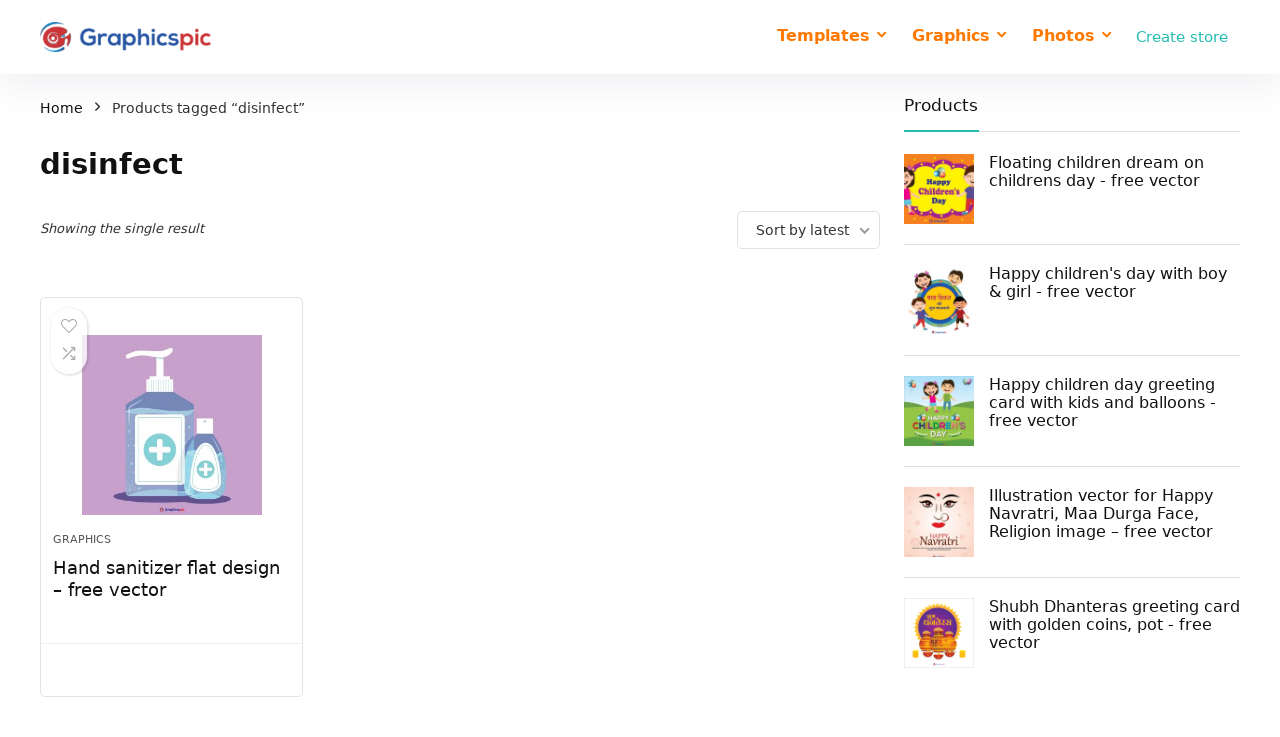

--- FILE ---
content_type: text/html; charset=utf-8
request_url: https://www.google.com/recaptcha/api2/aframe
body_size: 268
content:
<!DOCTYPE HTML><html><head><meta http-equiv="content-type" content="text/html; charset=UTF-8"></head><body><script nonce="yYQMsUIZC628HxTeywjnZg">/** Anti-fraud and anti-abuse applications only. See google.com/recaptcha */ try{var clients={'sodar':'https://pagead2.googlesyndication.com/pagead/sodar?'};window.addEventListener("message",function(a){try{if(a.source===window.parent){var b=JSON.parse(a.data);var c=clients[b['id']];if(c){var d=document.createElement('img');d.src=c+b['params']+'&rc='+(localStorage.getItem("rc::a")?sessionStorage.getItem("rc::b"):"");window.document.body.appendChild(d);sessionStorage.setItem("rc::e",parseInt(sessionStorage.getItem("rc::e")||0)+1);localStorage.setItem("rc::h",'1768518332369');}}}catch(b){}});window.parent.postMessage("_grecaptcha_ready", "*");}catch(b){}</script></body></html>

- - -

_Instructions for the task_
Each entry above must be restated word for word; the pictures stay out of the copy.

_Task solution_
--- FILE ---
content_type: text/html; charset=utf-8
request_url: https://www.google.com/recaptcha/api2/aframe
body_size: 268
content:
<!DOCTYPE HTML><html><head><meta http-equiv="content-type" content="text/html; charset=UTF-8"></head><body><script nonce="yYQMsUIZC628HxTeywjnZg">/** Anti-fraud and anti-abuse applications only. See google.com/recaptcha */ try{var clients={'sodar':'https://pagead2.googlesyndication.com/pagead/sodar?'};window.addEventListener("message",function(a){try{if(a.source===window.parent){var b=JSON.parse(a.data);var c=clients[b['id']];if(c){var d=document.createElement('img');d.src=c+b['params']+'&rc='+(localStorage.getItem("rc::a")?sessionStorage.getItem("rc::b"):"");window.document.body.appendChild(d);sessionStorage.setItem("rc::e",parseInt(sessionStorage.getItem("rc::e")||0)+1);localStorage.setItem("rc::h",'1768518332369');}}}catch(b){}});window.parent.postMessage("_grecaptcha_ready", "*");}catch(b){}</script></body></html>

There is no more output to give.